Le Rôle des Boucles Agentiques et l’Amélioration des Modèles
Jean Rausis, co-fondateur de SMARDEX, attribue cette forte baisse des coûts principalement aux boucles agentiques. Ces boucles permettent des flux de travail multi-étapes et auto-correcteurs qui réduisent le gaspillage de tokens pendant l’analyse de contrat. Rausis met également en avant le rôle de l’amélioration de l’architecture des modèles :
« Les grandes fenêtres de contexte et les outils de mémoire dans les modèles comme Claude Opus 4.5 et GPT-5 permettent des simulations soutenues sans répétition, augmentant l’efficacité de 15-100% dans les tâches longues. »
Il note que ces gains d’optimisation dépassent les améliorations brutes de détection des vulnérabilités (qui n’ont augmenté le succès sur SCONE-bench que de 2 % à 51 %), car ils se concentrent sur l’optimisation du temps d’exécution plutôt que simplement sur la détection des failles.
Bien que l’étude établisse un coût simulé de 4,6 millions de dollars, les experts craignent que le coût économique réel puisse être substantiellement plus élevé. Rausis estime que les risques réels pourraient être 10 à 100 fois plus élevés, atteignant potentiellement 50 millions à 500 millions de dollars ou plus par exploitation majeure. Il avertit qu’avec l’évolution de l’IA, l’exposition totale du secteur — en tenant compte de l’effet de levier non modélisé et des défaillances d’oracles — pourrait atteindre 10 à 20 milliards de dollars par an.
Le document publié par MATS et Anthropic Fellows conclut par un avertissement : bien que les contrats intelligents puissent être la première cible de cette vague d’attaques automatisées, les logiciels propriétaires pourraient être la prochaine cible à mesure que les agents s’améliorent en ingénierie inverse.

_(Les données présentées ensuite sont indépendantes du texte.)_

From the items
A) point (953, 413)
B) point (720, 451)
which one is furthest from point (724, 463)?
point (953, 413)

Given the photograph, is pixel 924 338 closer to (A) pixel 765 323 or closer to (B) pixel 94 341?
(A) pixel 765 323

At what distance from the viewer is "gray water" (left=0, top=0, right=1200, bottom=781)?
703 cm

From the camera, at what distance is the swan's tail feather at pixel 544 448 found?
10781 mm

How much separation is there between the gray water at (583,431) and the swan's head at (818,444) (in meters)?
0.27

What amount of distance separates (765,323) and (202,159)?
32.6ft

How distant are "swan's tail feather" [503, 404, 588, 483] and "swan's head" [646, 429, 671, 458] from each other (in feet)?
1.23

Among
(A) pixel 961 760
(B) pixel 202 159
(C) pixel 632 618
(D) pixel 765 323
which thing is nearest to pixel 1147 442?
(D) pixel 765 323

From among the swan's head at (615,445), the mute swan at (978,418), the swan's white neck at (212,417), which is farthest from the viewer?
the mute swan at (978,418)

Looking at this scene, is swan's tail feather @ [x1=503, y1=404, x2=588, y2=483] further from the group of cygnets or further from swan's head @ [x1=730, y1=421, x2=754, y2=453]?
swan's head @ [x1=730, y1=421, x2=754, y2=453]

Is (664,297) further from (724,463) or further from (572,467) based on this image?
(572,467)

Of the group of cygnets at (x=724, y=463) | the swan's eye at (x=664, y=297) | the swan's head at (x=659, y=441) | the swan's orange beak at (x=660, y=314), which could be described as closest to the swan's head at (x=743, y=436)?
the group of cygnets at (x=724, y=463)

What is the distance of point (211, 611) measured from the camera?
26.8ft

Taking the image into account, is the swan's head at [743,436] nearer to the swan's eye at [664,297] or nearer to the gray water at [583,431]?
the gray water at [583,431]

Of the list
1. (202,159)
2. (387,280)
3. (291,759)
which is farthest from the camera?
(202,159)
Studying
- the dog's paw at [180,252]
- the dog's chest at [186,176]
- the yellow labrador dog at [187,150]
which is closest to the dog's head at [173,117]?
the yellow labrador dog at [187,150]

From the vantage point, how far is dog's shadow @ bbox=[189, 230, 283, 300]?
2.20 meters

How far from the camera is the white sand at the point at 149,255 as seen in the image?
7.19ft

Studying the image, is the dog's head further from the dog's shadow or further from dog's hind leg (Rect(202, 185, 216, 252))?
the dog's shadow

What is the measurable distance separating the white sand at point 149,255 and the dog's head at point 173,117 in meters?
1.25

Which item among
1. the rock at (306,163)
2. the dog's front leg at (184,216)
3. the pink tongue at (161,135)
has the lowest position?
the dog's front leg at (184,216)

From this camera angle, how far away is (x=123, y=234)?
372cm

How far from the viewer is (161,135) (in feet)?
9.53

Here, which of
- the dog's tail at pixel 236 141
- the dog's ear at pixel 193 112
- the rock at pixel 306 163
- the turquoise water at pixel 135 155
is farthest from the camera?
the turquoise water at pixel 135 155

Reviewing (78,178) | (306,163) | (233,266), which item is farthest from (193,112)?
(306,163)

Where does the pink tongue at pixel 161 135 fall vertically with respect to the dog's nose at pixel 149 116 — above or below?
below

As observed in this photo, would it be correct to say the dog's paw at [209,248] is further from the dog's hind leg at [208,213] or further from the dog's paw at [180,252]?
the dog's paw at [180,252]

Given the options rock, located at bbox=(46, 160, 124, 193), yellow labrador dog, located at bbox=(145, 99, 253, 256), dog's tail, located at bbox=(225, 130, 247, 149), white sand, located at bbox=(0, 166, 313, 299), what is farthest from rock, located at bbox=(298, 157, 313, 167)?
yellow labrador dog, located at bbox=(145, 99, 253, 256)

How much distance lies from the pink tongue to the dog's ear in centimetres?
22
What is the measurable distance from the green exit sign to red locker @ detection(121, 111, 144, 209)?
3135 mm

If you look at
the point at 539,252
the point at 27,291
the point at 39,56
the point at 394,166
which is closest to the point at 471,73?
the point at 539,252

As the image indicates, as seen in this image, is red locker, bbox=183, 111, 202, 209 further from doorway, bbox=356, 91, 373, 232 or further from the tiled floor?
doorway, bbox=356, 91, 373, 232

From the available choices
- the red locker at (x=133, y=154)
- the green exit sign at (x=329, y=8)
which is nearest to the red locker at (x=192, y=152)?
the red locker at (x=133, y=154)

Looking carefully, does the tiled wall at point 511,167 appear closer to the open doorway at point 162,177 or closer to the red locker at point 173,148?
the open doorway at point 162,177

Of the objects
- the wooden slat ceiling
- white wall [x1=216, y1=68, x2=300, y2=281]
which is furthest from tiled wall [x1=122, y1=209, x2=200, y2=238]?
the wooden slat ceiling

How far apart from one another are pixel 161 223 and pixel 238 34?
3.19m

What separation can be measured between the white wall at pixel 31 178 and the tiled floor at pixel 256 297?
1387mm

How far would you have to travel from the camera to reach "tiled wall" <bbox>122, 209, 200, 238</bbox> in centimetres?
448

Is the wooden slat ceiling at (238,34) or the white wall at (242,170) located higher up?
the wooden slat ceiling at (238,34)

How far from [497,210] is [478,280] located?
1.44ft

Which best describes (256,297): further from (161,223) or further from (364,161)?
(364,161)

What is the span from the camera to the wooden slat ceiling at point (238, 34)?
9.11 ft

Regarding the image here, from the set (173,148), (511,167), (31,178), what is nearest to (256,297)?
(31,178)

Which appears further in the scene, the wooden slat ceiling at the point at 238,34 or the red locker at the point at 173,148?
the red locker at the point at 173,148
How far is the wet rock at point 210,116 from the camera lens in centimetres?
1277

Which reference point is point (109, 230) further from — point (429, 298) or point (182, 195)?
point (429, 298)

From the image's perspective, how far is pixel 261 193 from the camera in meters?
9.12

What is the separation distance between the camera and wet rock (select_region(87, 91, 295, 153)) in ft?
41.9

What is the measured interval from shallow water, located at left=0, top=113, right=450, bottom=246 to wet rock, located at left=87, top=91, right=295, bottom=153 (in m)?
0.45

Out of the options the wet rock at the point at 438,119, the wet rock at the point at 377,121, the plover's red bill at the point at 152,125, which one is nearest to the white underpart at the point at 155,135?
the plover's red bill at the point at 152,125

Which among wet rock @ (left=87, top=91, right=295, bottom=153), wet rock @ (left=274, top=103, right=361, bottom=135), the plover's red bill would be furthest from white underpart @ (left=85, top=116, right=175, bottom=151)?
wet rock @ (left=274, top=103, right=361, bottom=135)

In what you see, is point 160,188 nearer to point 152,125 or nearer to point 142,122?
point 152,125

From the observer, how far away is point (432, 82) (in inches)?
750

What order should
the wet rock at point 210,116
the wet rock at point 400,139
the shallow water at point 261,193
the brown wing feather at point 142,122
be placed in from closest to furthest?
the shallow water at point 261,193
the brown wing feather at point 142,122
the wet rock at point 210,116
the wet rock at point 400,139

Crucialement, le document rappelle également aux lecteurs que les mêmes agents d’IA peuvent être déployés pour la défense afin de corriger les vulnérabilités. Pour atténuer la menace financière systémique des attaques DeFi facilement automatisées, Rausis propose un plan d’action en trois étapes pour les décideurs politiques et les régulateurs : supervision de l’IA, nouvelles normes d’audit et coordination mondiale.
FAQ ❓
- Qu’a révélé l’étude sur les agents d’IA ? Les modèles d’IA comme GPT‑5 et Claude ont exploité des contrats intelligents d’une valeur de 4,6 millions de dollars dans des simulations.
- Pourquoi ce risque s’intensifie-t-il dans le monde entier ? Les coûts des tokens pour les exploitations ont chuté de 70 %, rendant les attaques moins chères et plus évolutives dans les régions.
- L’impact financier pourrait-il s’étendre au-delà de DeFi ? Les experts avertissent que les pertes réelles pourraient atteindre 50 millions à 500 millions de dollars par exploitation, avec une exposition mondiale pouvant atteindre 20 milliards de dollars par an.
- Comment les régulateurs et développeurs peuvent-ils répondre ? Les chercheurs exhortent à une supervision de l’IA, à des normes d’audit renforcées et à une coordination transfrontalière pour défendre les systèmes.